Images do not belong in the copy; retype the rest of the entries below exactly.

*** DATASET RECORDS Section Begins ***

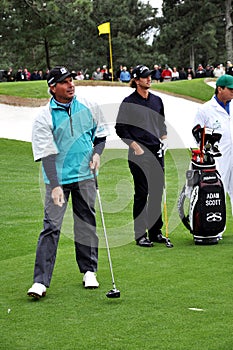 Fred Couples and Adam Scott at 2009 Masters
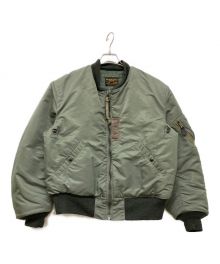 BUZZ RICKSON'S（バズリクソンズ）の古着「TYPE MA-1 “LION UNIFORM INC.”」｜グリーン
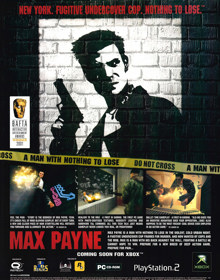 Max Payne - Advertisement Flyer - Front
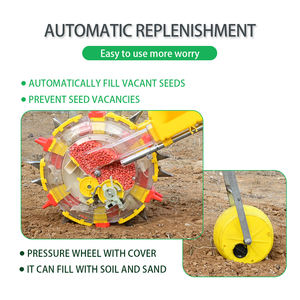 Semoir de maïs manuel <span class=keywords><strong>2</strong></span> en 1 pour semoir de maïs soja avec engrais mais machine agricole - Product Image 3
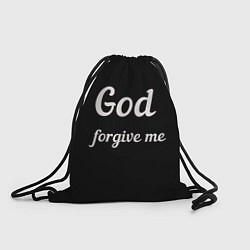 Рюкзак-мешок Господи прости меня, цвет: 3D-принт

*** DATASET RECORDS Section Ends ***

→ **WRITTEN SOLUTION**
 Fred Couples and Adam Scott at 2009 Masters
 BUZZ RICKSON'S（バズリクソンズ）の古着「TYPE MA-1 “LION UNIFORM INC.”」｜グリーン
 Max Payne - Advertisement Flyer - Front
 Semoir de maïs manuel <span class=keywords><strong>2</strong></span> en 1 pour semoir de maïs soja avec engrais mais machine agricole - Product Image 3
 Рюкзак-мешок Господи прости меня, цвет: 3D-принт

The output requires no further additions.